David Harkness, vice president and CIO, Xcel Energy, Minneapolis
David Harkness says the big issue at Xcel Energy is “addressing how we best use IT to our strategic advantage.” Harkness rejects the notion of IT as simply a corporate resource drain with results that are invisible to the rest of the company. “The big challenge for the IT organization is to transform ourselves into being much more collaborative with the internal [customers],” he says.
"The thought leadership that we bring to the business requires a better understanding of the business challenges facing Xcel Energy, not simply being a ‘techie’.” But the business, he says, “must be ready to accept the partnership and agree that IT has something tangible to offer.”
Building effective cross-business partnerships has the additional benefit of demystifying what takes place in the IT department. Harkness says that integrating IT with business needs also helps his department better prioritize projects.
“Instead of prioritizing some customer care projects against other projects in customer care, we can prioritize them against projects in transmission, distribution, or generation,” he says. “It helps us pick the projects that provide the most value to all of Xcel, not just to a particular business unit.”
Malcolm McRoberts, senior vice president and CIO, Deluxe Corporation, Shoreview
Deluxe, traditionally a check printer, is redefining itself as a vendor partner with a portfolio of services for small businesses and financial institutions.
Malcolm McRoberts is helping to drive the transition, which, he says, “necessitates both a change in the nature of our relationship with our customers from touch points that are more traditional direct marketing and transactional in nature, to those that are Web-based and ongoing, as well as a shift in the customer base itself.”
The role of IT at Deluxe, McRoberts says, ranges from “supporting brand awareness and positioning through enhanced e-commerce and service provisioning platforms, to more fully integrated fulfillment and delivery solutions.” His big challenge is to create a “seamless view of the customer . . . and the multiple solution sets we provide.”
Lina Shurslep, vice president and CIO, Navarre Corporation, New Hope
Navarre is a leading distributor and publisher of home entertainment products including DVDs, PC software, video games, and accessories. The company has distribution relationships with retailers such as Walmart, Best Buy, Staples, and Office Depot, and has recently expanded into Canada.

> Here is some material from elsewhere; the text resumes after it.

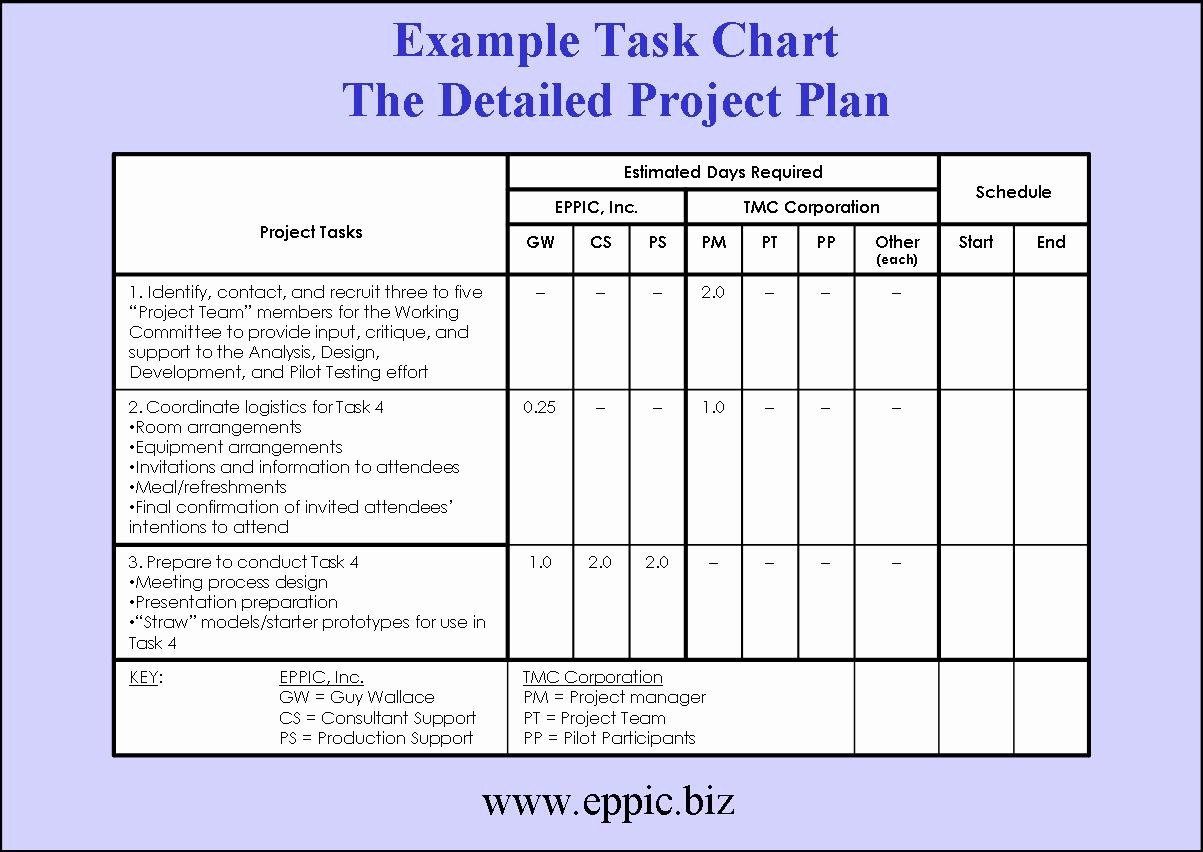 Project Planning Template for Students Beautiful Tackling the Blocking Of Building A Project Plan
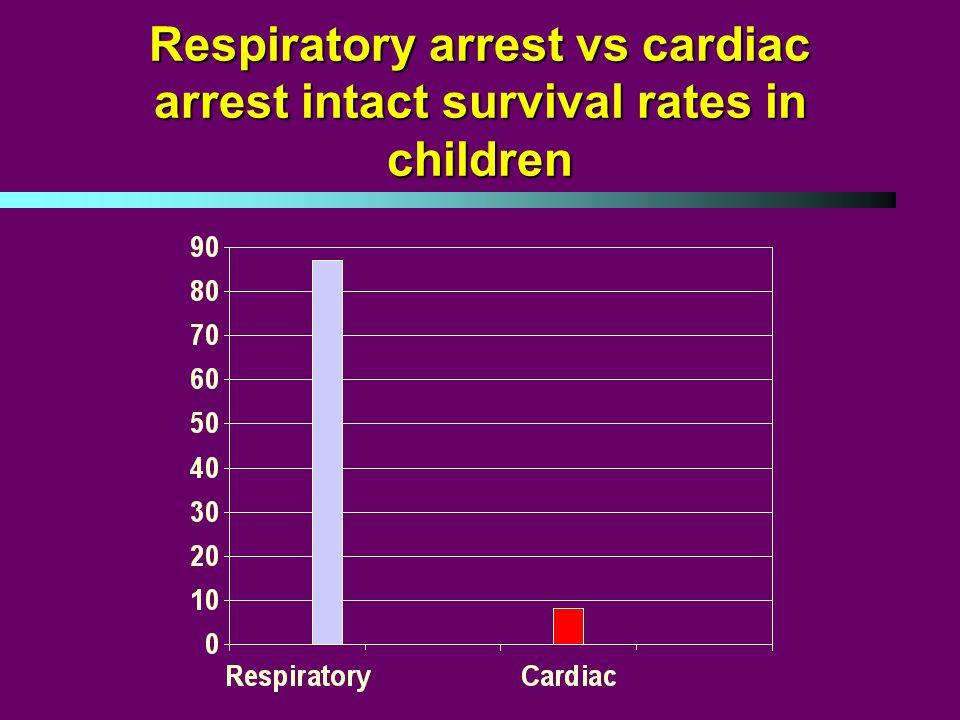 Respiratory arrest vs cardiac arrest intact survival rates in children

“As an IT function, we focus on providing our business partners with real-time information and the ability to serve our customers efficiently and accurately,” Lina Shurslep says.
Virtualization of the company’s data center operation and moving into cloud computing have reduced ongoing operating costs. “Our business and volume are seasonal,” Shurslep says. “By utilizing a cloud environment, we are able to scale the capacity and costs on demand, all while maintaining uptime and transactional performance.”